Search code examples
rparquetapache-arrow

write multiple parquet files by chunk_size


I see the chunk_size argument in arrow::write_parquet(), but it doesn't seem to behave as expected. I would expect the code below to generate 3 separate parquet files, but only one is created, and nrow > chunk_size.

library(arrow)
# .parquet dir and file path
td <- tempdir()
tf <- tempfile("", td, ".parquet")
on.exit(unlink(tf))

# dataframe with 3e6 rows
n  <- 3e6 
df <- data.frame(x = rnorm(n))

# write with chunk_size 1e6, and view directory
write_parquet(df, tf, chunk_size = 1e6)
list.files(td)

Returns one file instead of 3:

[1] "25ff74854ba6.parquet"  
# read parquet and show all rows are there
nrow(read_parquet(tf))

Returns:

[1] 3000000

We can't pass multiple file name arguments to write_parquet(), and I don't want to partition, so write_dataset() also seem inapplicable.

[Dataset entries]:

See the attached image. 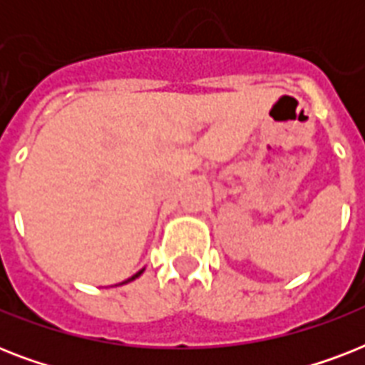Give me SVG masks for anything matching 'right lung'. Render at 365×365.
Here are the masks:
<instances>
[{
  "label": "right lung",
  "instance_id": "add662e5",
  "mask_svg": "<svg viewBox=\"0 0 365 365\" xmlns=\"http://www.w3.org/2000/svg\"><path fill=\"white\" fill-rule=\"evenodd\" d=\"M142 272H143V271L136 272V274H134V277H132V278H128V280H126V282H130V280H134V278H138V277H140V274H142Z\"/></svg>",
  "mask_w": 365,
  "mask_h": 365
}]
</instances>
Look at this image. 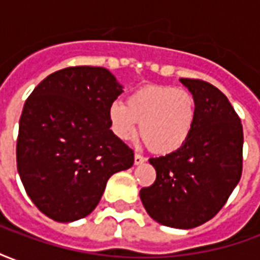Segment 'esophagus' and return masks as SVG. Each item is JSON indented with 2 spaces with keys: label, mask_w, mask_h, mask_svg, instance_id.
<instances>
[{
  "label": "esophagus",
  "mask_w": 260,
  "mask_h": 260,
  "mask_svg": "<svg viewBox=\"0 0 260 260\" xmlns=\"http://www.w3.org/2000/svg\"><path fill=\"white\" fill-rule=\"evenodd\" d=\"M145 161H146V158L143 157V156H141V154L135 153V158H134V163H135V166H139V164L145 163Z\"/></svg>",
  "instance_id": "esophagus-1"
}]
</instances>
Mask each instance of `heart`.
<instances>
[{
	"mask_svg": "<svg viewBox=\"0 0 260 260\" xmlns=\"http://www.w3.org/2000/svg\"><path fill=\"white\" fill-rule=\"evenodd\" d=\"M196 118V102L191 91L170 86H145L134 91L126 103L114 102L108 119L114 135L131 141L141 124L147 147L158 154L180 149L191 135Z\"/></svg>",
	"mask_w": 260,
	"mask_h": 260,
	"instance_id": "heart-1",
	"label": "heart"
}]
</instances>
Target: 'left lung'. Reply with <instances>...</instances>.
Segmentation results:
<instances>
[{"label":"left lung","instance_id":"left-lung-1","mask_svg":"<svg viewBox=\"0 0 260 260\" xmlns=\"http://www.w3.org/2000/svg\"><path fill=\"white\" fill-rule=\"evenodd\" d=\"M180 82L195 97L193 129L175 152L149 158L156 181L139 195L153 220L189 230L214 217L240 182L244 134L240 117L216 86L199 79Z\"/></svg>","mask_w":260,"mask_h":260}]
</instances>
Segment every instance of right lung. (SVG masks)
<instances>
[{"instance_id":"1","label":"right lung","mask_w":260,"mask_h":260,"mask_svg":"<svg viewBox=\"0 0 260 260\" xmlns=\"http://www.w3.org/2000/svg\"><path fill=\"white\" fill-rule=\"evenodd\" d=\"M108 69L69 67L48 75L19 119L16 166L37 209L59 223L90 214L108 178L134 164V150L110 129L108 108L122 93Z\"/></svg>"}]
</instances>
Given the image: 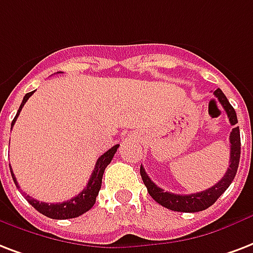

[Prompt 1]:
In the parquet forum post, how many files does the poster expect the code to generate?
[Prompt 2]:
Reproduce the stretch of the parquet forum post from "# dataframe with" through "list.files(td)", renaming "df" to "dat" everywhere it appears.
[Prompt 3]:
Write what comes next in the parquet forum post, picking up after its final sentence.

[Task output 1]:
Three separate parquet files.

[Task output 2]:
# dataframe with 3e6 rows
n  <- 3e6 
dat <- data.frame(x = rnorm(n))

# write with chunk_size 1e6, and view directory
write_parquet(dat, tf, chunk_size = 1e6)
list.files(td)

[Task output 3]:
Solution

  • The chunk_size parameter refers to how much data to write to disk at once, rather than the number of files produced. The write_parquet() function is designed to write individual files, whereas, as you said, write_dataset() allows partitioned file writing. I don't believe that splitting files on any other basis is supported at the moment, though it is a possibility in future releases. If you had a specific reason for wanting 3 separate files, I'd recommend separating the data into multiple datasets first and then writing each of those via write_parquet().

    (Also, I am one of the devs on the R package, and can see that this isn't entirely clear from the docs, so I'm going to open a ticket to update those - thanks for flagging this up)